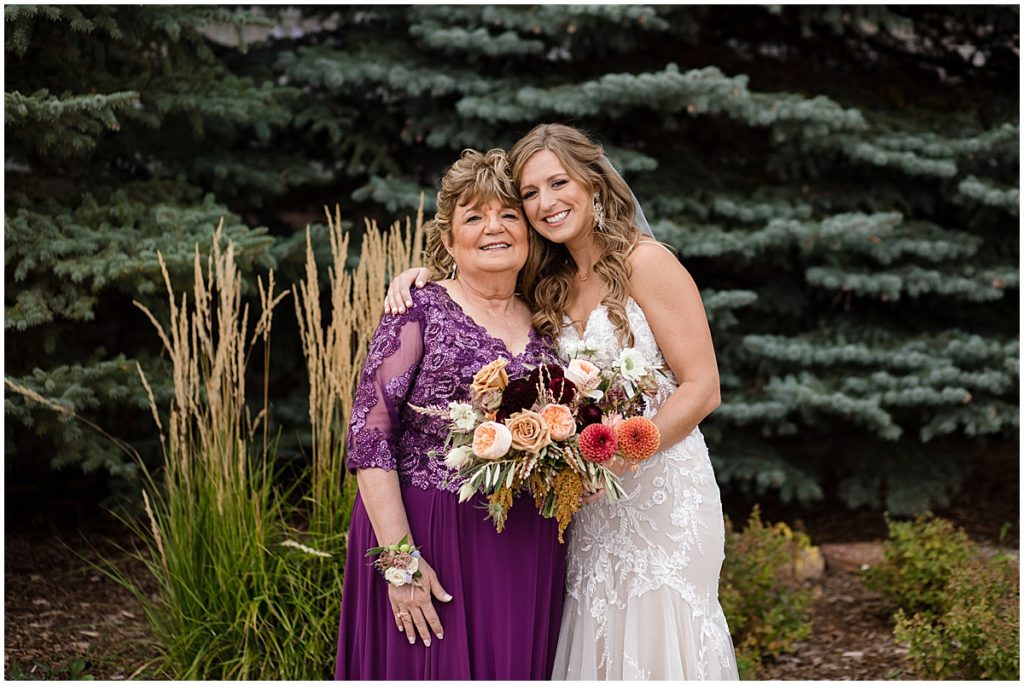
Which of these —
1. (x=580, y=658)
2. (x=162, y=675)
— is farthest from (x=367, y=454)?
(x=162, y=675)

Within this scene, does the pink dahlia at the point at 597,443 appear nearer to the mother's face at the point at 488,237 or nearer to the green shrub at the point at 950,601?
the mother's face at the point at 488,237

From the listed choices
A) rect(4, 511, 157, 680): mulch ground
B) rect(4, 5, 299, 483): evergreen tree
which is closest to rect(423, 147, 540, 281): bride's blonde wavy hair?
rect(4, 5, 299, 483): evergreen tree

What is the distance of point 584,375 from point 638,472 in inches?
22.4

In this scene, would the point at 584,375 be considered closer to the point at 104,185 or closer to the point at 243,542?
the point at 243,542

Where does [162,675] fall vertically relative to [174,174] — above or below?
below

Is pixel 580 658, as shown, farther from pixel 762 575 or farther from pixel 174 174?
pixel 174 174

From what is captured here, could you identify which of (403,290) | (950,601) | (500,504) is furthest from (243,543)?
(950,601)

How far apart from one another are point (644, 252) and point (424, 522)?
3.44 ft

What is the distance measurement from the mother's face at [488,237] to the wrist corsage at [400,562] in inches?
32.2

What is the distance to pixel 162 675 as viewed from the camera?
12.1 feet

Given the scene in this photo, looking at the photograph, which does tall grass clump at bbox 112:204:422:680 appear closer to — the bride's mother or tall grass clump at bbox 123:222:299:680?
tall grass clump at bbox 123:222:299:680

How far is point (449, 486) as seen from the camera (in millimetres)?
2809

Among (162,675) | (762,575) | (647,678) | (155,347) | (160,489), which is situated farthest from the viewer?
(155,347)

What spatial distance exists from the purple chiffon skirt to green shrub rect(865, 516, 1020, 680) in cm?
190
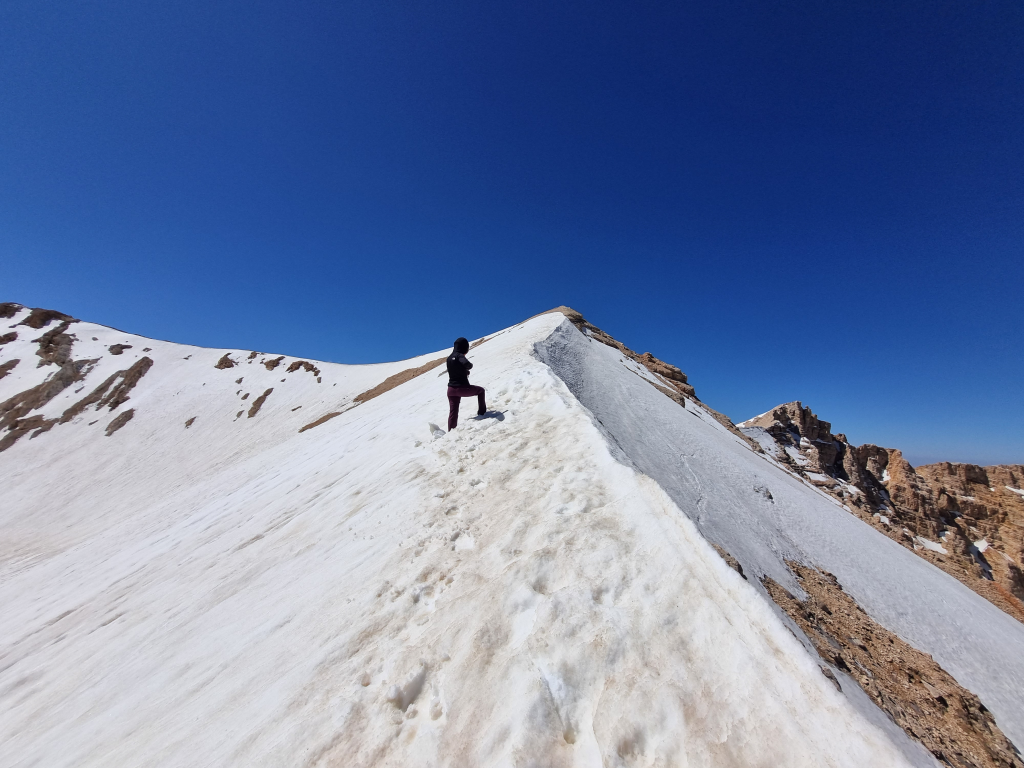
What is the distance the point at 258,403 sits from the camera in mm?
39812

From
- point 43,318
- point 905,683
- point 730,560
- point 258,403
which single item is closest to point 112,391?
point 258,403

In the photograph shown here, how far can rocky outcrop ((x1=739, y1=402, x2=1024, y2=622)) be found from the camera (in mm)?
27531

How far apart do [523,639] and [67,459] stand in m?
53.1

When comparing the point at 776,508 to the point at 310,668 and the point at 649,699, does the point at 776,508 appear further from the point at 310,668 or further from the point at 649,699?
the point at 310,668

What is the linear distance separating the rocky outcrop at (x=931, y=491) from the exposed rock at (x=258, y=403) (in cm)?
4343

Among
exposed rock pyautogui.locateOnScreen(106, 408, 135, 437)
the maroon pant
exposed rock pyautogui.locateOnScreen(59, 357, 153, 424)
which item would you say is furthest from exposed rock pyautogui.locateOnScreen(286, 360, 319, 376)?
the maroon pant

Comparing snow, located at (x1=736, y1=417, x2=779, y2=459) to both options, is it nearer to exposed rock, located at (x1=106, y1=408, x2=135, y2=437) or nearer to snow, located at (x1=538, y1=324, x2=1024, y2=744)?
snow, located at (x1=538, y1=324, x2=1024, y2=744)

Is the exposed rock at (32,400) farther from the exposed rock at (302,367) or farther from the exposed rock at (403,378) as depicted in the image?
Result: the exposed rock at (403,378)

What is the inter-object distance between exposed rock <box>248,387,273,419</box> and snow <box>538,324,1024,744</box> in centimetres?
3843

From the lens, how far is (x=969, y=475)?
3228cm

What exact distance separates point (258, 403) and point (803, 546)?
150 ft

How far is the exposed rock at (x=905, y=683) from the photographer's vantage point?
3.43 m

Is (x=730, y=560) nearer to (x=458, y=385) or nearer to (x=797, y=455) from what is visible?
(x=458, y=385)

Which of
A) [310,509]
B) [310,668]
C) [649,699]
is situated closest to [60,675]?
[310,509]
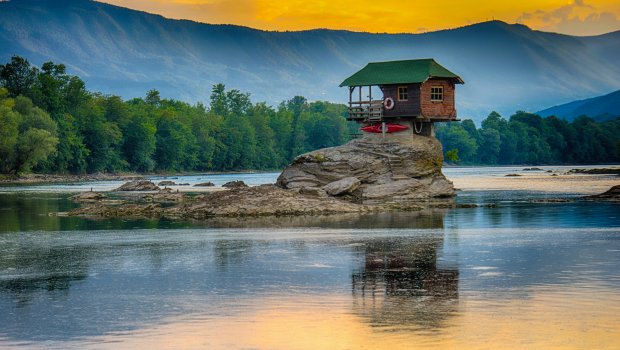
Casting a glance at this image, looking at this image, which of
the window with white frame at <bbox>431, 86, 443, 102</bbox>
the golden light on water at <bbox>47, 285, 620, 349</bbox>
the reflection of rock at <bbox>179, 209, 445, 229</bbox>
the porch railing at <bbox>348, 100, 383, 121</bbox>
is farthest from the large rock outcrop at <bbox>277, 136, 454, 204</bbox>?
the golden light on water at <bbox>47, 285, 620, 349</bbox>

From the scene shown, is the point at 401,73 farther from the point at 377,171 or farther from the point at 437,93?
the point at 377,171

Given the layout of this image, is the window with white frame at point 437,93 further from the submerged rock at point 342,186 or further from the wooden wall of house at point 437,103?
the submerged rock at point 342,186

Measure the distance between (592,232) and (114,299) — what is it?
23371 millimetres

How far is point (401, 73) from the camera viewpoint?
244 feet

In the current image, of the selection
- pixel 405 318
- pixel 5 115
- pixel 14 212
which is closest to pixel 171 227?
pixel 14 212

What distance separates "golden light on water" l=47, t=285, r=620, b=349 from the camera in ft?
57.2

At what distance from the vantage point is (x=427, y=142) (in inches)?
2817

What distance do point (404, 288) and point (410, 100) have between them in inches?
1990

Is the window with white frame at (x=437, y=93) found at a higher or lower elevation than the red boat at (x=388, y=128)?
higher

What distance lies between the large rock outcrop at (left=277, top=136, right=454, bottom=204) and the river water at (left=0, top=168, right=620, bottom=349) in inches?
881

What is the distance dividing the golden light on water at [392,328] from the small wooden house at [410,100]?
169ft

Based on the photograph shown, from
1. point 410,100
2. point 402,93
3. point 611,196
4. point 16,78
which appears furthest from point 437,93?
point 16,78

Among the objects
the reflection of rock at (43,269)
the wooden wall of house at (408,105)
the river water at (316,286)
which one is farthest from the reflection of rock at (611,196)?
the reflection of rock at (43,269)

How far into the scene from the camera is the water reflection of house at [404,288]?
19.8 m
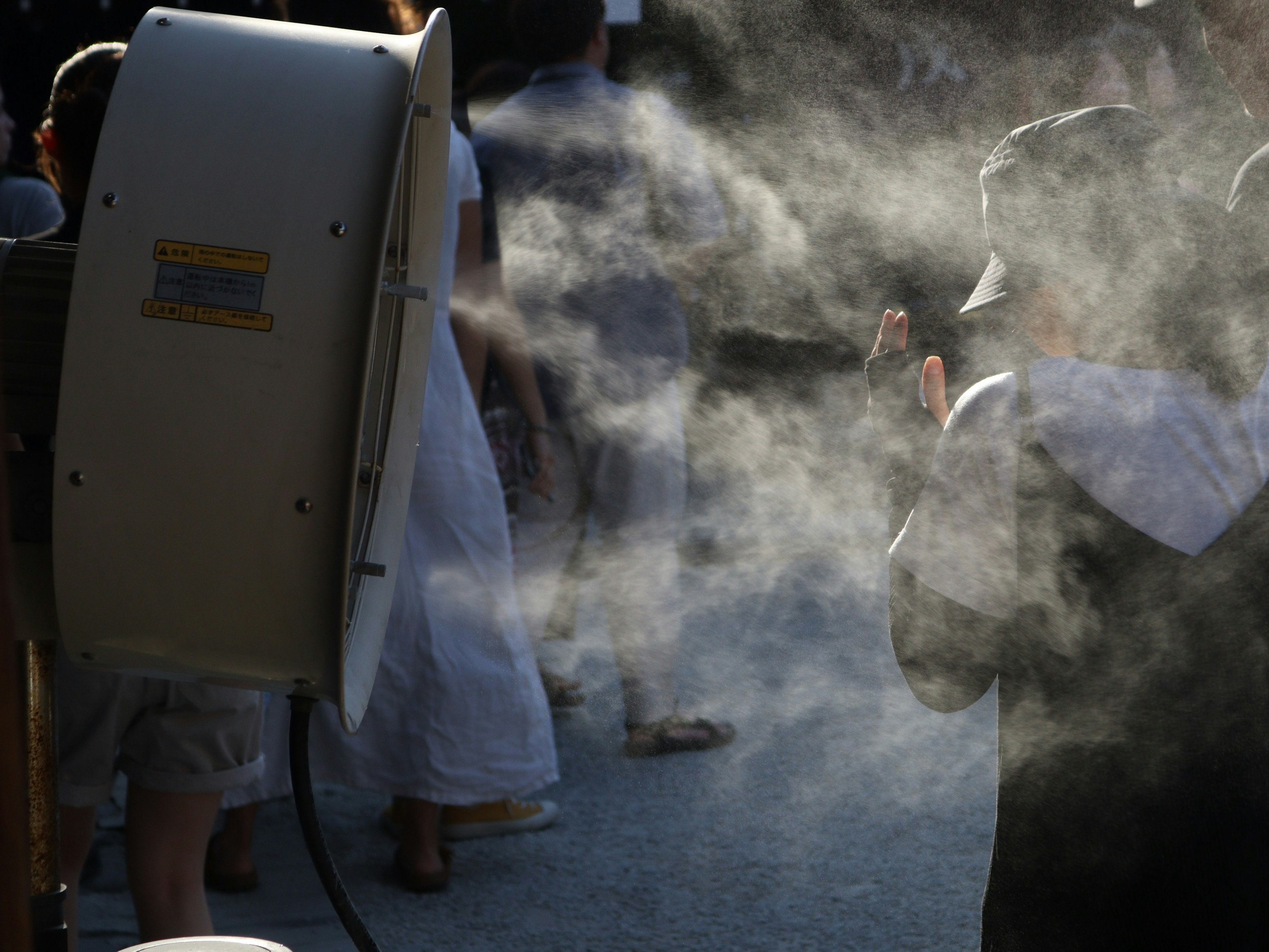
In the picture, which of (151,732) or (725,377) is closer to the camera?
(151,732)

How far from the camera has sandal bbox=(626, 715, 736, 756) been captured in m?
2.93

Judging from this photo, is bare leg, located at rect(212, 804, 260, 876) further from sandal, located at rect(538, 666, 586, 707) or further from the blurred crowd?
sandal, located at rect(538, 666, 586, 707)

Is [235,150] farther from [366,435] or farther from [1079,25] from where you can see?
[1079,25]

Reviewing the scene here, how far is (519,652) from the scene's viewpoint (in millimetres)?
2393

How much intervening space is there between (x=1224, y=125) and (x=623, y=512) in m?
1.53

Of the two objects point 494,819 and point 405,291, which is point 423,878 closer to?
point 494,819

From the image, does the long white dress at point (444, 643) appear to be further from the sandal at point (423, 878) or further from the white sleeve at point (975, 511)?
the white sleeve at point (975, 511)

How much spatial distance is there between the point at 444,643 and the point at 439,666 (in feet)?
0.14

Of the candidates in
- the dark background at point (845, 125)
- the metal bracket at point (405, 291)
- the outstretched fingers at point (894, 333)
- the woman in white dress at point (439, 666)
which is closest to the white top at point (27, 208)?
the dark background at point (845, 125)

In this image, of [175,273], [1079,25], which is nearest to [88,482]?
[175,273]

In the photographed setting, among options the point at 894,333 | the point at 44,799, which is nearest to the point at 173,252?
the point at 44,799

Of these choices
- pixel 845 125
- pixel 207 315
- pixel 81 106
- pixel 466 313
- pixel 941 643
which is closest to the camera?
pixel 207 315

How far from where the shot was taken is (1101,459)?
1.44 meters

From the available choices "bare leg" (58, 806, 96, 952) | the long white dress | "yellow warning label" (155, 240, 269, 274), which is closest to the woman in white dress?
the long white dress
----
**Work to be completed**
Reproduce the listing above exactly, excluding all pictures.

**Correct output**
Which of these —
1. (x=580, y=658)
2. (x=162, y=675)
— is farthest from (x=367, y=454)?
(x=162, y=675)

Within this scene, does the pink dahlia at the point at 597,443 appear nearer to the mother's face at the point at 488,237 or nearer to the green shrub at the point at 950,601?
the mother's face at the point at 488,237

From the listed choices
A) rect(4, 511, 157, 680): mulch ground
B) rect(4, 5, 299, 483): evergreen tree
which is closest to rect(423, 147, 540, 281): bride's blonde wavy hair?
rect(4, 5, 299, 483): evergreen tree

What is the distance of point 584,375 from point 638,472 in inches?
22.4

In this scene, would the point at 584,375 be considered closer to the point at 104,185 or closer to the point at 243,542?
the point at 243,542

Where does [162,675] fall vertically relative to [174,174] — above or below?
below

Is pixel 580 658, as shown, farther from pixel 762 575 or farther from pixel 174 174?
pixel 174 174

From what is captured here, could you identify which of (403,290) | (950,601) | (500,504) is furthest from (243,543)?
(950,601)

How far apart from one another are point (644, 252) and point (424, 522)?
3.44 ft

What is the distance measurement from the mother's face at [488,237] to the wrist corsage at [400,562] in inches?
32.2

What is the distance to pixel 162 675 as viewed from the camera?
12.1 feet

Given the scene in this photo, looking at the photograph, which does tall grass clump at bbox 112:204:422:680 appear closer to — the bride's mother or tall grass clump at bbox 123:222:299:680?
tall grass clump at bbox 123:222:299:680

How far is point (449, 486) as seen from the camera (in millimetres)?
2809

Among (162,675) | (762,575) | (647,678) | (155,347) | (160,489), which is situated farthest from the viewer?
(155,347)

What spatial distance exists from the purple chiffon skirt to green shrub rect(865, 516, 1020, 680) in cm?
190
What is the distance the point at 258,403 sits from the camera in mm?
39812

From
- point 43,318
- point 905,683
- point 730,560
- point 258,403
which single item is closest to point 112,391?
point 258,403

In the photograph shown here, how far can rocky outcrop ((x1=739, y1=402, x2=1024, y2=622)) be found from the camera (in mm)?
27531

How far apart do [523,639] and [67,459] stand in m?
53.1

When comparing the point at 776,508 to the point at 310,668 and the point at 649,699, does the point at 776,508 appear further from the point at 310,668 or further from the point at 649,699?
the point at 310,668

What is the linear distance separating the rocky outcrop at (x=931, y=491) from the exposed rock at (x=258, y=403) (in cm)?
4343

Among
exposed rock pyautogui.locateOnScreen(106, 408, 135, 437)
the maroon pant
exposed rock pyautogui.locateOnScreen(59, 357, 153, 424)
which item would you say is furthest from exposed rock pyautogui.locateOnScreen(286, 360, 319, 376)?
the maroon pant

Comparing snow, located at (x1=736, y1=417, x2=779, y2=459) to both options, is it nearer to exposed rock, located at (x1=106, y1=408, x2=135, y2=437) or nearer to snow, located at (x1=538, y1=324, x2=1024, y2=744)?
snow, located at (x1=538, y1=324, x2=1024, y2=744)

Is the exposed rock at (32,400) farther from the exposed rock at (302,367) or farther from the exposed rock at (403,378) as depicted in the image?
Result: the exposed rock at (403,378)

What is the inter-object distance between exposed rock <box>248,387,273,419</box> and snow <box>538,324,1024,744</box> in centimetres?
3843

From the lens, how far is (x=969, y=475)?
3228cm

What exact distance separates point (258, 403) and point (803, 546)?
150 ft

How far is the exposed rock at (x=905, y=683) from the photographer's vantage point?
3.43 m

Is (x=730, y=560) nearer to (x=458, y=385) or nearer to (x=797, y=455) from what is visible?
(x=458, y=385)

Which of
A) [310,509]
B) [310,668]
C) [649,699]
is situated closest to [60,675]?
[310,509]
Casting a glance at this image, looking at this image, which of
the window with white frame at <bbox>431, 86, 443, 102</bbox>
the golden light on water at <bbox>47, 285, 620, 349</bbox>
the reflection of rock at <bbox>179, 209, 445, 229</bbox>
the porch railing at <bbox>348, 100, 383, 121</bbox>
is farthest from the large rock outcrop at <bbox>277, 136, 454, 204</bbox>?
the golden light on water at <bbox>47, 285, 620, 349</bbox>

From the scene shown, is the point at 401,73 farther from the point at 377,171 or farther from the point at 437,93?
the point at 377,171

Given the layout of this image, is the window with white frame at point 437,93 further from the submerged rock at point 342,186 or further from the wooden wall of house at point 437,103?
the submerged rock at point 342,186

Measure the distance between (592,232) and (114,299) — what is it?
23371 millimetres

How far is point (401, 73) from the camera viewpoint?
244 feet

In the current image, of the selection
- pixel 405 318
- pixel 5 115
- pixel 14 212
which is closest to pixel 171 227?
pixel 14 212

What distance separates "golden light on water" l=47, t=285, r=620, b=349 from the camera in ft?
57.2

At what distance from the vantage point is (x=427, y=142) (in inches)?
2817

What distance do point (404, 288) and point (410, 100) have between them in inches?
1990

Is the window with white frame at (x=437, y=93) found at a higher or lower elevation than the red boat at (x=388, y=128)?
higher

What distance lies between the large rock outcrop at (left=277, top=136, right=454, bottom=204) and the river water at (left=0, top=168, right=620, bottom=349) in inches?
881

What is the distance dividing the golden light on water at [392,328] from the small wooden house at [410,100]?
169ft

Based on the photograph shown, from
1. point 410,100
2. point 402,93
3. point 611,196
4. point 16,78
which appears furthest from point 437,93?
point 16,78

Among the objects
the reflection of rock at (43,269)
the wooden wall of house at (408,105)
the river water at (316,286)
which one is farthest from the reflection of rock at (611,196)?
the reflection of rock at (43,269)

How far into the scene from the camera is the water reflection of house at [404,288]?
19.8 m
In the picture, which of (151,732) or (725,377) is closer to the camera?
(151,732)

How far from the camera has sandal bbox=(626, 715, 736, 756) been captured in m?
2.93

Judging from this photo, is bare leg, located at rect(212, 804, 260, 876) further from sandal, located at rect(538, 666, 586, 707) or further from the blurred crowd?
sandal, located at rect(538, 666, 586, 707)

Is [235,150] farther from [366,435] or farther from [1079,25] from where you can see?
[1079,25]

Reviewing the scene here, how far is (519,652) from the scene's viewpoint (in millimetres)?
2393

How much intervening space is there between (x=1224, y=125) and (x=623, y=512) in m?
1.53

Of the two objects point 494,819 and point 405,291, which is point 423,878 closer to?
point 494,819

From the image, does the long white dress at point (444, 643) appear to be further from the sandal at point (423, 878) or further from the white sleeve at point (975, 511)?
the white sleeve at point (975, 511)

How much spatial distance is there between the point at 444,643 and the point at 439,666 (in feet)?
0.14

Of the candidates in
- the dark background at point (845, 125)
- the metal bracket at point (405, 291)
- the outstretched fingers at point (894, 333)
- the woman in white dress at point (439, 666)
which is closest to the white top at point (27, 208)?
the dark background at point (845, 125)

In this image, of [175,273], [1079,25], which is nearest to [88,482]?
[175,273]

In the photographed setting, among options the point at 894,333 | the point at 44,799, which is nearest to the point at 173,252?
the point at 44,799

Of these choices
- pixel 845 125
- pixel 207 315
- pixel 81 106
- pixel 466 313
- pixel 941 643
which is closest to the camera?
pixel 207 315

How far from where the shot was taken is (1101,459)?
1.44 meters

From the available choices "bare leg" (58, 806, 96, 952) | the long white dress | "yellow warning label" (155, 240, 269, 274), which is closest to the woman in white dress?
the long white dress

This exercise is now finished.